Pull out each line of the records below that contains the word "picture", and list those lines in their original order.

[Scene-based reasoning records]

════════

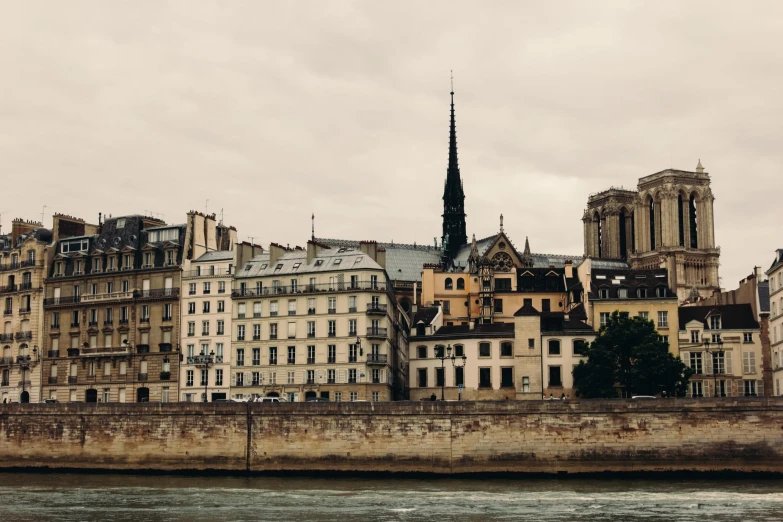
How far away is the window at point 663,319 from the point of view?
3445 inches

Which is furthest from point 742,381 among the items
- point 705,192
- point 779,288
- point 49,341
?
point 705,192

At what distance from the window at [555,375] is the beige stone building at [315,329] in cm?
1156

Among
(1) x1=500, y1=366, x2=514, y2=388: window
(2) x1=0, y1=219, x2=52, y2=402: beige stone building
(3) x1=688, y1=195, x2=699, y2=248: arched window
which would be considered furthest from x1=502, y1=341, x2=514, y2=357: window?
(3) x1=688, y1=195, x2=699, y2=248: arched window

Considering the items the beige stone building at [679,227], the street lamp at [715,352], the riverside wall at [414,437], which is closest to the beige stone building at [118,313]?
the riverside wall at [414,437]

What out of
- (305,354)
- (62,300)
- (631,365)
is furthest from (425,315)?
(62,300)

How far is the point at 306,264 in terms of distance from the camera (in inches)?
3440

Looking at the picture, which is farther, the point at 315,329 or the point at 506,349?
the point at 506,349

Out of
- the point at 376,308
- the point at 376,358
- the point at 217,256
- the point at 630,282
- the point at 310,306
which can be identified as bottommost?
the point at 376,358

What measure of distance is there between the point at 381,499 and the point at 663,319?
1569 inches

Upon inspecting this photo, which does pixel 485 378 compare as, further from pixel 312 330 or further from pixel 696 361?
pixel 696 361

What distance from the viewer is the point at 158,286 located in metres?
90.8

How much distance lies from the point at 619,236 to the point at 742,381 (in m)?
99.4

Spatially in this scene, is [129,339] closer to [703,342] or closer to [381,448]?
[381,448]

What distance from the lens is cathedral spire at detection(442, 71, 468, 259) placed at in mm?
144125
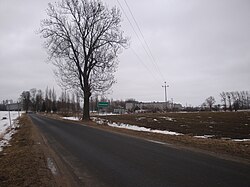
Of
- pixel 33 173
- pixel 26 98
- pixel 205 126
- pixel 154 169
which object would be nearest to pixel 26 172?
pixel 33 173

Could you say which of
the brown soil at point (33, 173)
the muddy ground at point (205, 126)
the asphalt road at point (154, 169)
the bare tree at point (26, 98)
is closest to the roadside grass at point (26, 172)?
the brown soil at point (33, 173)

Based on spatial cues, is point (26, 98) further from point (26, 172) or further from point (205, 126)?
point (26, 172)

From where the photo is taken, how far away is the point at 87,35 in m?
35.8

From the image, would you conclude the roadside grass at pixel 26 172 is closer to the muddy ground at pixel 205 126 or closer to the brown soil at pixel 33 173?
the brown soil at pixel 33 173

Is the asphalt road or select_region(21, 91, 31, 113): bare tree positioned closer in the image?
the asphalt road

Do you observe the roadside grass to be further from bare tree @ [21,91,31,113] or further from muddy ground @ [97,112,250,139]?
bare tree @ [21,91,31,113]

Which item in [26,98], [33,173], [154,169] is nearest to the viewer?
[33,173]

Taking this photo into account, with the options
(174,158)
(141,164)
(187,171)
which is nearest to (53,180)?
(141,164)

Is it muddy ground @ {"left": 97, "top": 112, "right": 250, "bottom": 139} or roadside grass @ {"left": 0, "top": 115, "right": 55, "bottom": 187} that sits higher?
roadside grass @ {"left": 0, "top": 115, "right": 55, "bottom": 187}

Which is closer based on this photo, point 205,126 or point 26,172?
point 26,172

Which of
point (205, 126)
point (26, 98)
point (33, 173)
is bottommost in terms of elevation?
point (205, 126)

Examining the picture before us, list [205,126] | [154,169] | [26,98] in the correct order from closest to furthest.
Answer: [154,169], [205,126], [26,98]

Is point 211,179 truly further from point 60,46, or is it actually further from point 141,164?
point 60,46

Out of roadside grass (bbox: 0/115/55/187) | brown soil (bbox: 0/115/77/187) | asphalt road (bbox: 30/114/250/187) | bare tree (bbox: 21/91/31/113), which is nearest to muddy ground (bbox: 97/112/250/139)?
asphalt road (bbox: 30/114/250/187)
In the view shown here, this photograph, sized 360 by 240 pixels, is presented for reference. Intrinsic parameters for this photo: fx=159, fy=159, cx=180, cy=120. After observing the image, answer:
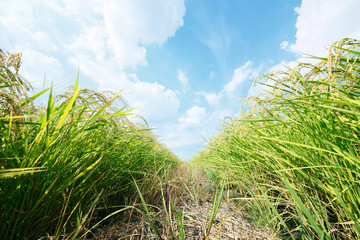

════════

*Reply:*
Looking at the picture, which is farther, the point at 315,329 or the point at 506,349?
Examining the picture before us, list [205,126] | [154,169] | [26,98] in the correct order from closest to furthest.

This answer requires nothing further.